Ciri’yi de unutmayalım elbette. Hikâyenin bazı parçalarına kül saçlı genç kızımızın gözünden şahit olacağımızı güvercinler vasıtasıyla duymuşsunuzdur elbette. Bununla birlikte, müzik konusunda olduğu kadar bilgi edinmede de son derece keskin olan kulaklarımın duyduğuna göre onunla ilgili bölümler sadece ve sadece biri Ciri’nin başından neler geçtiğini anlattığı sırada çıkacak karşımıza. (
Yani neler olduğunu sadece dinlemek ya da izlemek yerine karakteri bizzat yönetip yaşadıklarına ilk elden şahit olacağız.
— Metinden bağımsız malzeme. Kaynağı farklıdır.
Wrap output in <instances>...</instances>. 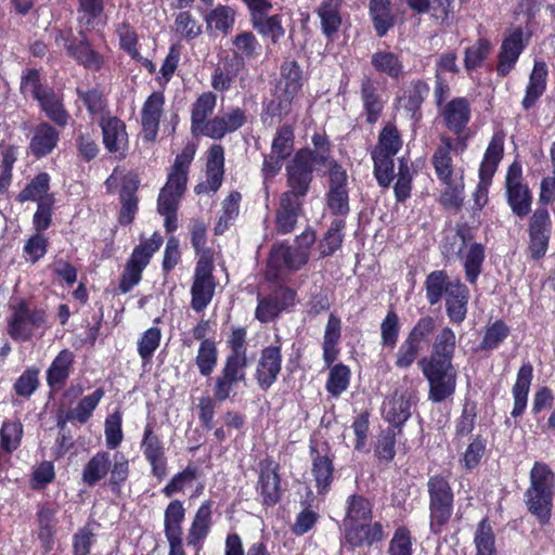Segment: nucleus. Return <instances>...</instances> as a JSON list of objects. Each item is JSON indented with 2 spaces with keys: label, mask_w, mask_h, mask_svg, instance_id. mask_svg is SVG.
<instances>
[{
  "label": "nucleus",
  "mask_w": 555,
  "mask_h": 555,
  "mask_svg": "<svg viewBox=\"0 0 555 555\" xmlns=\"http://www.w3.org/2000/svg\"><path fill=\"white\" fill-rule=\"evenodd\" d=\"M312 476L315 481L318 493L324 494L330 490L333 480V456L324 447L321 450L311 446Z\"/></svg>",
  "instance_id": "aec40b11"
},
{
  "label": "nucleus",
  "mask_w": 555,
  "mask_h": 555,
  "mask_svg": "<svg viewBox=\"0 0 555 555\" xmlns=\"http://www.w3.org/2000/svg\"><path fill=\"white\" fill-rule=\"evenodd\" d=\"M317 165L313 163L311 150H299L286 167L288 190L281 195H292L293 198L302 201L309 191L312 172Z\"/></svg>",
  "instance_id": "6e6552de"
},
{
  "label": "nucleus",
  "mask_w": 555,
  "mask_h": 555,
  "mask_svg": "<svg viewBox=\"0 0 555 555\" xmlns=\"http://www.w3.org/2000/svg\"><path fill=\"white\" fill-rule=\"evenodd\" d=\"M241 198L238 192H232L225 197L222 203V215L215 228L216 233H223L229 222L238 216Z\"/></svg>",
  "instance_id": "680f3d73"
},
{
  "label": "nucleus",
  "mask_w": 555,
  "mask_h": 555,
  "mask_svg": "<svg viewBox=\"0 0 555 555\" xmlns=\"http://www.w3.org/2000/svg\"><path fill=\"white\" fill-rule=\"evenodd\" d=\"M165 96L162 91L153 92L142 107L143 137L147 141L155 140L160 117L163 115Z\"/></svg>",
  "instance_id": "412c9836"
},
{
  "label": "nucleus",
  "mask_w": 555,
  "mask_h": 555,
  "mask_svg": "<svg viewBox=\"0 0 555 555\" xmlns=\"http://www.w3.org/2000/svg\"><path fill=\"white\" fill-rule=\"evenodd\" d=\"M347 504V515L344 524L370 521L372 509L371 504L366 499L358 495H350Z\"/></svg>",
  "instance_id": "6e6d98bb"
},
{
  "label": "nucleus",
  "mask_w": 555,
  "mask_h": 555,
  "mask_svg": "<svg viewBox=\"0 0 555 555\" xmlns=\"http://www.w3.org/2000/svg\"><path fill=\"white\" fill-rule=\"evenodd\" d=\"M451 152L461 154L464 151L455 149V141L448 134L440 135V143L433 155V165L437 177L451 185L453 180V163Z\"/></svg>",
  "instance_id": "6ab92c4d"
},
{
  "label": "nucleus",
  "mask_w": 555,
  "mask_h": 555,
  "mask_svg": "<svg viewBox=\"0 0 555 555\" xmlns=\"http://www.w3.org/2000/svg\"><path fill=\"white\" fill-rule=\"evenodd\" d=\"M371 63L378 72L391 78H399L403 73V64L399 56L389 51H377L372 55Z\"/></svg>",
  "instance_id": "09e8293b"
},
{
  "label": "nucleus",
  "mask_w": 555,
  "mask_h": 555,
  "mask_svg": "<svg viewBox=\"0 0 555 555\" xmlns=\"http://www.w3.org/2000/svg\"><path fill=\"white\" fill-rule=\"evenodd\" d=\"M475 555H496L494 534L491 527L482 520L475 533Z\"/></svg>",
  "instance_id": "bf43d9fd"
},
{
  "label": "nucleus",
  "mask_w": 555,
  "mask_h": 555,
  "mask_svg": "<svg viewBox=\"0 0 555 555\" xmlns=\"http://www.w3.org/2000/svg\"><path fill=\"white\" fill-rule=\"evenodd\" d=\"M400 322L398 314L390 310L380 324V340L385 347L393 348L398 341Z\"/></svg>",
  "instance_id": "69168bd1"
},
{
  "label": "nucleus",
  "mask_w": 555,
  "mask_h": 555,
  "mask_svg": "<svg viewBox=\"0 0 555 555\" xmlns=\"http://www.w3.org/2000/svg\"><path fill=\"white\" fill-rule=\"evenodd\" d=\"M46 311L22 297L9 301L8 334L14 340L26 341L43 327Z\"/></svg>",
  "instance_id": "7ed1b4c3"
},
{
  "label": "nucleus",
  "mask_w": 555,
  "mask_h": 555,
  "mask_svg": "<svg viewBox=\"0 0 555 555\" xmlns=\"http://www.w3.org/2000/svg\"><path fill=\"white\" fill-rule=\"evenodd\" d=\"M160 338L162 332L158 327H150L142 334L138 341V352L144 362L151 360L159 346Z\"/></svg>",
  "instance_id": "338daca9"
},
{
  "label": "nucleus",
  "mask_w": 555,
  "mask_h": 555,
  "mask_svg": "<svg viewBox=\"0 0 555 555\" xmlns=\"http://www.w3.org/2000/svg\"><path fill=\"white\" fill-rule=\"evenodd\" d=\"M141 449L145 460L150 463L153 475L162 480L167 475L166 457L163 442L154 433L151 425L144 428Z\"/></svg>",
  "instance_id": "dca6fc26"
},
{
  "label": "nucleus",
  "mask_w": 555,
  "mask_h": 555,
  "mask_svg": "<svg viewBox=\"0 0 555 555\" xmlns=\"http://www.w3.org/2000/svg\"><path fill=\"white\" fill-rule=\"evenodd\" d=\"M469 292L459 280L453 281L446 297L447 313L453 323H461L467 313Z\"/></svg>",
  "instance_id": "c756f323"
},
{
  "label": "nucleus",
  "mask_w": 555,
  "mask_h": 555,
  "mask_svg": "<svg viewBox=\"0 0 555 555\" xmlns=\"http://www.w3.org/2000/svg\"><path fill=\"white\" fill-rule=\"evenodd\" d=\"M416 393L413 389L397 390L391 399L384 403L383 414L387 422L400 426L411 416V408L415 403Z\"/></svg>",
  "instance_id": "f3484780"
},
{
  "label": "nucleus",
  "mask_w": 555,
  "mask_h": 555,
  "mask_svg": "<svg viewBox=\"0 0 555 555\" xmlns=\"http://www.w3.org/2000/svg\"><path fill=\"white\" fill-rule=\"evenodd\" d=\"M65 39L64 48L69 56L86 68L98 70L103 65V56L94 51L86 37Z\"/></svg>",
  "instance_id": "b1692460"
},
{
  "label": "nucleus",
  "mask_w": 555,
  "mask_h": 555,
  "mask_svg": "<svg viewBox=\"0 0 555 555\" xmlns=\"http://www.w3.org/2000/svg\"><path fill=\"white\" fill-rule=\"evenodd\" d=\"M247 365L225 361L220 374L215 379L214 393L216 400L222 402L229 399L236 386L245 382Z\"/></svg>",
  "instance_id": "2eb2a0df"
},
{
  "label": "nucleus",
  "mask_w": 555,
  "mask_h": 555,
  "mask_svg": "<svg viewBox=\"0 0 555 555\" xmlns=\"http://www.w3.org/2000/svg\"><path fill=\"white\" fill-rule=\"evenodd\" d=\"M504 139L505 134L502 131H496L492 135L479 168V177L482 182H490L496 171L503 157Z\"/></svg>",
  "instance_id": "c85d7f7f"
},
{
  "label": "nucleus",
  "mask_w": 555,
  "mask_h": 555,
  "mask_svg": "<svg viewBox=\"0 0 555 555\" xmlns=\"http://www.w3.org/2000/svg\"><path fill=\"white\" fill-rule=\"evenodd\" d=\"M293 149L294 130L292 126L284 125L278 130L272 141L271 153L279 157L286 158L292 154Z\"/></svg>",
  "instance_id": "e2e57ef3"
},
{
  "label": "nucleus",
  "mask_w": 555,
  "mask_h": 555,
  "mask_svg": "<svg viewBox=\"0 0 555 555\" xmlns=\"http://www.w3.org/2000/svg\"><path fill=\"white\" fill-rule=\"evenodd\" d=\"M59 141V132L49 124L38 125L30 140L29 149L37 157L48 155L53 151Z\"/></svg>",
  "instance_id": "72a5a7b5"
},
{
  "label": "nucleus",
  "mask_w": 555,
  "mask_h": 555,
  "mask_svg": "<svg viewBox=\"0 0 555 555\" xmlns=\"http://www.w3.org/2000/svg\"><path fill=\"white\" fill-rule=\"evenodd\" d=\"M453 285L443 271H434L426 278L425 288L428 302L434 306L438 304L443 295H448L449 288Z\"/></svg>",
  "instance_id": "a18cd8bd"
},
{
  "label": "nucleus",
  "mask_w": 555,
  "mask_h": 555,
  "mask_svg": "<svg viewBox=\"0 0 555 555\" xmlns=\"http://www.w3.org/2000/svg\"><path fill=\"white\" fill-rule=\"evenodd\" d=\"M506 193L514 214L522 218L531 208V195L526 184L521 183V167L514 163L506 175Z\"/></svg>",
  "instance_id": "ddd939ff"
},
{
  "label": "nucleus",
  "mask_w": 555,
  "mask_h": 555,
  "mask_svg": "<svg viewBox=\"0 0 555 555\" xmlns=\"http://www.w3.org/2000/svg\"><path fill=\"white\" fill-rule=\"evenodd\" d=\"M532 377V365L530 363L522 364L517 373L516 383L513 387L514 409L512 411V415L514 417L520 416L527 406V399Z\"/></svg>",
  "instance_id": "473e14b6"
},
{
  "label": "nucleus",
  "mask_w": 555,
  "mask_h": 555,
  "mask_svg": "<svg viewBox=\"0 0 555 555\" xmlns=\"http://www.w3.org/2000/svg\"><path fill=\"white\" fill-rule=\"evenodd\" d=\"M258 491L267 505H274L280 500V477L278 465L273 461L261 462Z\"/></svg>",
  "instance_id": "393cba45"
},
{
  "label": "nucleus",
  "mask_w": 555,
  "mask_h": 555,
  "mask_svg": "<svg viewBox=\"0 0 555 555\" xmlns=\"http://www.w3.org/2000/svg\"><path fill=\"white\" fill-rule=\"evenodd\" d=\"M418 365L429 385L428 400L440 403L452 398L456 388L457 373L451 361L423 358L418 361Z\"/></svg>",
  "instance_id": "39448f33"
},
{
  "label": "nucleus",
  "mask_w": 555,
  "mask_h": 555,
  "mask_svg": "<svg viewBox=\"0 0 555 555\" xmlns=\"http://www.w3.org/2000/svg\"><path fill=\"white\" fill-rule=\"evenodd\" d=\"M247 121L245 109L241 107H233L225 112L222 116H217L210 119V125L207 128V137L219 140L227 133L234 132L244 126Z\"/></svg>",
  "instance_id": "5701e85b"
},
{
  "label": "nucleus",
  "mask_w": 555,
  "mask_h": 555,
  "mask_svg": "<svg viewBox=\"0 0 555 555\" xmlns=\"http://www.w3.org/2000/svg\"><path fill=\"white\" fill-rule=\"evenodd\" d=\"M350 370L344 364L334 365L328 374L326 390L333 396H339L349 386Z\"/></svg>",
  "instance_id": "052dcab7"
},
{
  "label": "nucleus",
  "mask_w": 555,
  "mask_h": 555,
  "mask_svg": "<svg viewBox=\"0 0 555 555\" xmlns=\"http://www.w3.org/2000/svg\"><path fill=\"white\" fill-rule=\"evenodd\" d=\"M370 15L379 37L385 36L393 26L395 20L390 9V0H370Z\"/></svg>",
  "instance_id": "79ce46f5"
},
{
  "label": "nucleus",
  "mask_w": 555,
  "mask_h": 555,
  "mask_svg": "<svg viewBox=\"0 0 555 555\" xmlns=\"http://www.w3.org/2000/svg\"><path fill=\"white\" fill-rule=\"evenodd\" d=\"M509 328L502 321H495L489 327H487L480 348L482 350L496 349L501 343L508 336Z\"/></svg>",
  "instance_id": "774afa93"
},
{
  "label": "nucleus",
  "mask_w": 555,
  "mask_h": 555,
  "mask_svg": "<svg viewBox=\"0 0 555 555\" xmlns=\"http://www.w3.org/2000/svg\"><path fill=\"white\" fill-rule=\"evenodd\" d=\"M282 370L281 343L263 348L256 365L255 379L262 390H268Z\"/></svg>",
  "instance_id": "f8f14e48"
},
{
  "label": "nucleus",
  "mask_w": 555,
  "mask_h": 555,
  "mask_svg": "<svg viewBox=\"0 0 555 555\" xmlns=\"http://www.w3.org/2000/svg\"><path fill=\"white\" fill-rule=\"evenodd\" d=\"M212 270V256L204 251L196 263L191 286V307L196 312L206 309L212 300L216 289Z\"/></svg>",
  "instance_id": "1a4fd4ad"
},
{
  "label": "nucleus",
  "mask_w": 555,
  "mask_h": 555,
  "mask_svg": "<svg viewBox=\"0 0 555 555\" xmlns=\"http://www.w3.org/2000/svg\"><path fill=\"white\" fill-rule=\"evenodd\" d=\"M341 334L340 319L334 314H330L324 336H323V360L327 365H331L337 358L339 349L338 344Z\"/></svg>",
  "instance_id": "e433bc0d"
},
{
  "label": "nucleus",
  "mask_w": 555,
  "mask_h": 555,
  "mask_svg": "<svg viewBox=\"0 0 555 555\" xmlns=\"http://www.w3.org/2000/svg\"><path fill=\"white\" fill-rule=\"evenodd\" d=\"M526 44L527 39L520 28L514 29L506 36L499 54L496 68L499 75L506 76L512 70Z\"/></svg>",
  "instance_id": "a211bd4d"
},
{
  "label": "nucleus",
  "mask_w": 555,
  "mask_h": 555,
  "mask_svg": "<svg viewBox=\"0 0 555 555\" xmlns=\"http://www.w3.org/2000/svg\"><path fill=\"white\" fill-rule=\"evenodd\" d=\"M130 465L128 457L115 451H99L85 464L81 480L88 487H94L108 477V486L113 491H119L129 477Z\"/></svg>",
  "instance_id": "f257e3e1"
},
{
  "label": "nucleus",
  "mask_w": 555,
  "mask_h": 555,
  "mask_svg": "<svg viewBox=\"0 0 555 555\" xmlns=\"http://www.w3.org/2000/svg\"><path fill=\"white\" fill-rule=\"evenodd\" d=\"M212 525V502L204 501L196 511L188 530L186 543L197 550L202 547Z\"/></svg>",
  "instance_id": "4be33fe9"
},
{
  "label": "nucleus",
  "mask_w": 555,
  "mask_h": 555,
  "mask_svg": "<svg viewBox=\"0 0 555 555\" xmlns=\"http://www.w3.org/2000/svg\"><path fill=\"white\" fill-rule=\"evenodd\" d=\"M402 146V140L397 127L387 124L378 135V142L372 153L395 157Z\"/></svg>",
  "instance_id": "49530a36"
},
{
  "label": "nucleus",
  "mask_w": 555,
  "mask_h": 555,
  "mask_svg": "<svg viewBox=\"0 0 555 555\" xmlns=\"http://www.w3.org/2000/svg\"><path fill=\"white\" fill-rule=\"evenodd\" d=\"M23 425L20 421H4L0 428V451L11 454L21 446Z\"/></svg>",
  "instance_id": "de8ad7c7"
},
{
  "label": "nucleus",
  "mask_w": 555,
  "mask_h": 555,
  "mask_svg": "<svg viewBox=\"0 0 555 555\" xmlns=\"http://www.w3.org/2000/svg\"><path fill=\"white\" fill-rule=\"evenodd\" d=\"M218 361L216 343L212 339H204L197 350L195 358L196 366L203 376H209Z\"/></svg>",
  "instance_id": "3c124183"
},
{
  "label": "nucleus",
  "mask_w": 555,
  "mask_h": 555,
  "mask_svg": "<svg viewBox=\"0 0 555 555\" xmlns=\"http://www.w3.org/2000/svg\"><path fill=\"white\" fill-rule=\"evenodd\" d=\"M253 27L262 36L270 38L273 43H276L285 35L282 16L279 14L269 15L254 24Z\"/></svg>",
  "instance_id": "0e129e2a"
},
{
  "label": "nucleus",
  "mask_w": 555,
  "mask_h": 555,
  "mask_svg": "<svg viewBox=\"0 0 555 555\" xmlns=\"http://www.w3.org/2000/svg\"><path fill=\"white\" fill-rule=\"evenodd\" d=\"M302 86V75L298 64L294 61L285 62L281 66V77L275 86V101H272L268 109L280 117L291 112L294 98Z\"/></svg>",
  "instance_id": "0eeeda50"
},
{
  "label": "nucleus",
  "mask_w": 555,
  "mask_h": 555,
  "mask_svg": "<svg viewBox=\"0 0 555 555\" xmlns=\"http://www.w3.org/2000/svg\"><path fill=\"white\" fill-rule=\"evenodd\" d=\"M547 66L543 61H535L529 77V83L522 100L525 109H529L543 94L546 87Z\"/></svg>",
  "instance_id": "f704fd0d"
},
{
  "label": "nucleus",
  "mask_w": 555,
  "mask_h": 555,
  "mask_svg": "<svg viewBox=\"0 0 555 555\" xmlns=\"http://www.w3.org/2000/svg\"><path fill=\"white\" fill-rule=\"evenodd\" d=\"M343 0H323L317 10L322 33L326 37L335 35L341 25Z\"/></svg>",
  "instance_id": "7c9ffc66"
},
{
  "label": "nucleus",
  "mask_w": 555,
  "mask_h": 555,
  "mask_svg": "<svg viewBox=\"0 0 555 555\" xmlns=\"http://www.w3.org/2000/svg\"><path fill=\"white\" fill-rule=\"evenodd\" d=\"M485 260V248L481 244L474 243L468 247L463 258L466 279L475 283L481 272V264Z\"/></svg>",
  "instance_id": "603ef678"
},
{
  "label": "nucleus",
  "mask_w": 555,
  "mask_h": 555,
  "mask_svg": "<svg viewBox=\"0 0 555 555\" xmlns=\"http://www.w3.org/2000/svg\"><path fill=\"white\" fill-rule=\"evenodd\" d=\"M104 396V390L98 388L91 395L83 397L72 411L70 417L80 424H85L98 406Z\"/></svg>",
  "instance_id": "13d9d810"
},
{
  "label": "nucleus",
  "mask_w": 555,
  "mask_h": 555,
  "mask_svg": "<svg viewBox=\"0 0 555 555\" xmlns=\"http://www.w3.org/2000/svg\"><path fill=\"white\" fill-rule=\"evenodd\" d=\"M195 152V145L188 144L182 152L177 155L168 180L158 196L159 214L177 211L179 201L185 191L189 167L194 158Z\"/></svg>",
  "instance_id": "20e7f679"
},
{
  "label": "nucleus",
  "mask_w": 555,
  "mask_h": 555,
  "mask_svg": "<svg viewBox=\"0 0 555 555\" xmlns=\"http://www.w3.org/2000/svg\"><path fill=\"white\" fill-rule=\"evenodd\" d=\"M56 511L48 505H42L37 513L38 538L44 552H50L53 545V537L56 526Z\"/></svg>",
  "instance_id": "ea45409f"
},
{
  "label": "nucleus",
  "mask_w": 555,
  "mask_h": 555,
  "mask_svg": "<svg viewBox=\"0 0 555 555\" xmlns=\"http://www.w3.org/2000/svg\"><path fill=\"white\" fill-rule=\"evenodd\" d=\"M456 337L454 332L449 328H442L439 334L436 336L433 353L430 357H426L427 359H437L438 361H443L448 359L452 362V357L455 350Z\"/></svg>",
  "instance_id": "8fccbe9b"
},
{
  "label": "nucleus",
  "mask_w": 555,
  "mask_h": 555,
  "mask_svg": "<svg viewBox=\"0 0 555 555\" xmlns=\"http://www.w3.org/2000/svg\"><path fill=\"white\" fill-rule=\"evenodd\" d=\"M555 474L543 462H535L530 470V485L525 492L528 509L540 524L548 522L553 506Z\"/></svg>",
  "instance_id": "f03ea898"
},
{
  "label": "nucleus",
  "mask_w": 555,
  "mask_h": 555,
  "mask_svg": "<svg viewBox=\"0 0 555 555\" xmlns=\"http://www.w3.org/2000/svg\"><path fill=\"white\" fill-rule=\"evenodd\" d=\"M74 362V353L68 349L62 350L52 361L47 372V382L50 386H62L69 376Z\"/></svg>",
  "instance_id": "a19ab883"
},
{
  "label": "nucleus",
  "mask_w": 555,
  "mask_h": 555,
  "mask_svg": "<svg viewBox=\"0 0 555 555\" xmlns=\"http://www.w3.org/2000/svg\"><path fill=\"white\" fill-rule=\"evenodd\" d=\"M217 104V96L212 92L201 94L192 105L191 109V130L195 135L207 137V128L210 120L207 118L214 113Z\"/></svg>",
  "instance_id": "a878e982"
},
{
  "label": "nucleus",
  "mask_w": 555,
  "mask_h": 555,
  "mask_svg": "<svg viewBox=\"0 0 555 555\" xmlns=\"http://www.w3.org/2000/svg\"><path fill=\"white\" fill-rule=\"evenodd\" d=\"M328 208L335 215H347L349 211V197L347 191V173L334 164L330 169V186L327 192Z\"/></svg>",
  "instance_id": "4468645a"
},
{
  "label": "nucleus",
  "mask_w": 555,
  "mask_h": 555,
  "mask_svg": "<svg viewBox=\"0 0 555 555\" xmlns=\"http://www.w3.org/2000/svg\"><path fill=\"white\" fill-rule=\"evenodd\" d=\"M185 508L179 500L171 501L164 513V532L167 540L182 539Z\"/></svg>",
  "instance_id": "4c0bfd02"
},
{
  "label": "nucleus",
  "mask_w": 555,
  "mask_h": 555,
  "mask_svg": "<svg viewBox=\"0 0 555 555\" xmlns=\"http://www.w3.org/2000/svg\"><path fill=\"white\" fill-rule=\"evenodd\" d=\"M361 100L363 102L366 121L375 124L383 111L384 104L377 93L374 81L371 78H364L361 83Z\"/></svg>",
  "instance_id": "58836bf2"
},
{
  "label": "nucleus",
  "mask_w": 555,
  "mask_h": 555,
  "mask_svg": "<svg viewBox=\"0 0 555 555\" xmlns=\"http://www.w3.org/2000/svg\"><path fill=\"white\" fill-rule=\"evenodd\" d=\"M439 115L446 128L456 135L455 149L465 151L469 138L468 122L470 120L469 103L463 98H456L441 106Z\"/></svg>",
  "instance_id": "9d476101"
},
{
  "label": "nucleus",
  "mask_w": 555,
  "mask_h": 555,
  "mask_svg": "<svg viewBox=\"0 0 555 555\" xmlns=\"http://www.w3.org/2000/svg\"><path fill=\"white\" fill-rule=\"evenodd\" d=\"M138 183L139 181L133 175H127L124 179L120 191L121 209L119 214V221L122 224L130 223L138 209V199L135 197Z\"/></svg>",
  "instance_id": "c9c22d12"
},
{
  "label": "nucleus",
  "mask_w": 555,
  "mask_h": 555,
  "mask_svg": "<svg viewBox=\"0 0 555 555\" xmlns=\"http://www.w3.org/2000/svg\"><path fill=\"white\" fill-rule=\"evenodd\" d=\"M301 210L302 201L295 199L292 195H281L275 216L278 232L281 234L291 233L295 229Z\"/></svg>",
  "instance_id": "cd10ccee"
},
{
  "label": "nucleus",
  "mask_w": 555,
  "mask_h": 555,
  "mask_svg": "<svg viewBox=\"0 0 555 555\" xmlns=\"http://www.w3.org/2000/svg\"><path fill=\"white\" fill-rule=\"evenodd\" d=\"M234 54L241 60H250L259 55L260 44L250 31H244L233 38Z\"/></svg>",
  "instance_id": "864d4df0"
},
{
  "label": "nucleus",
  "mask_w": 555,
  "mask_h": 555,
  "mask_svg": "<svg viewBox=\"0 0 555 555\" xmlns=\"http://www.w3.org/2000/svg\"><path fill=\"white\" fill-rule=\"evenodd\" d=\"M131 255L130 259L128 260L120 284L119 288L122 293H128L132 287H134L141 280L142 271L146 267L144 264V260H141L138 256Z\"/></svg>",
  "instance_id": "4d7b16f0"
},
{
  "label": "nucleus",
  "mask_w": 555,
  "mask_h": 555,
  "mask_svg": "<svg viewBox=\"0 0 555 555\" xmlns=\"http://www.w3.org/2000/svg\"><path fill=\"white\" fill-rule=\"evenodd\" d=\"M308 259L305 248L284 244L274 246L268 261V273L274 279H281L287 272L298 271Z\"/></svg>",
  "instance_id": "9b49d317"
},
{
  "label": "nucleus",
  "mask_w": 555,
  "mask_h": 555,
  "mask_svg": "<svg viewBox=\"0 0 555 555\" xmlns=\"http://www.w3.org/2000/svg\"><path fill=\"white\" fill-rule=\"evenodd\" d=\"M246 330L243 327L233 328L228 345L231 348V353L227 357L225 361L248 364L247 348H246Z\"/></svg>",
  "instance_id": "5fc2aeb1"
},
{
  "label": "nucleus",
  "mask_w": 555,
  "mask_h": 555,
  "mask_svg": "<svg viewBox=\"0 0 555 555\" xmlns=\"http://www.w3.org/2000/svg\"><path fill=\"white\" fill-rule=\"evenodd\" d=\"M207 29L228 34L232 30L235 23V11L228 5H218L206 16Z\"/></svg>",
  "instance_id": "c03bdc74"
},
{
  "label": "nucleus",
  "mask_w": 555,
  "mask_h": 555,
  "mask_svg": "<svg viewBox=\"0 0 555 555\" xmlns=\"http://www.w3.org/2000/svg\"><path fill=\"white\" fill-rule=\"evenodd\" d=\"M100 126L103 133V143L111 153H122L128 145V135L125 124L117 117L102 118Z\"/></svg>",
  "instance_id": "bb28decb"
},
{
  "label": "nucleus",
  "mask_w": 555,
  "mask_h": 555,
  "mask_svg": "<svg viewBox=\"0 0 555 555\" xmlns=\"http://www.w3.org/2000/svg\"><path fill=\"white\" fill-rule=\"evenodd\" d=\"M429 493L430 530L439 534L453 512V492L446 477L431 476L427 482Z\"/></svg>",
  "instance_id": "423d86ee"
},
{
  "label": "nucleus",
  "mask_w": 555,
  "mask_h": 555,
  "mask_svg": "<svg viewBox=\"0 0 555 555\" xmlns=\"http://www.w3.org/2000/svg\"><path fill=\"white\" fill-rule=\"evenodd\" d=\"M37 101L50 119L57 125H66L68 116L63 108L62 99L57 93L47 87Z\"/></svg>",
  "instance_id": "37998d69"
},
{
  "label": "nucleus",
  "mask_w": 555,
  "mask_h": 555,
  "mask_svg": "<svg viewBox=\"0 0 555 555\" xmlns=\"http://www.w3.org/2000/svg\"><path fill=\"white\" fill-rule=\"evenodd\" d=\"M50 190V176L47 172L37 175L17 195L20 203L36 202L41 204L48 202H55L54 195L49 192Z\"/></svg>",
  "instance_id": "2f4dec72"
}]
</instances>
Ama onunla yan görev almak, dünyada dilediğimiz gibi dolanmak gibi seçeneklerimiz olmayacakmış gibi görünüyor. Sakladıkları başka bir sürpriz yoksa elbette…)
Son olarak Geralt’ın karşılaşacağı canavarların, hayaletlerin ve yaratıkların bile bir hikâyesinin olacağı, kahramanımızın her zamanki gibi gri seçimler yapmak zorunda kalacağı ve işlerin hiçbir zaman “canavarı” öldürmekle çözülmeyeceği de duyduklarımda bazıları. (
İsterseniz çözebilirsiniz elbette, ama doğru kararı vermiş olacak mısınız? Orası muallakta işte. Tıpkı Witcher 1 gibi. Vuhuu!)
Ve şimdi… eğer müsaade ederseniz yola çıkmam gerekiyor. Ismarladığınız içeceklerin parasını ödemek isterdim ama bunu hakaret olarak algılayacağınızı biliyorum. O yüzden teklif bile etmiyorum! Evet, teklif bile etmiyorum. Hoşça kal iyi hancı. İçkilerin ücretini bu beyler ve hanımlar ödeyecekler. Ve odanın. Ve yemeğin. Ve de ahırın. Şimdi izninizle! Her ne kadar koşmak benim kadar önemli birine yakışmasa da şu anda yapmam gereken şey tam olarak bu. Kaçm… eee… koşmak!
Bu yazıyı/incelemeyi/tuhaf şeyi Oyungezer için
yazmıştım, sonra burada da paylaşacaktım güya ama aklımdan tamamen çıkmış. Beğenirseniz Witcher 3'le ilgili diğer yazılarımı da yavaş yavaş bu başlıkta paylaşırım. Beğenmezseniz de çenemi kapar, 19 Mayıs'a kadar köşemde otururum -_-.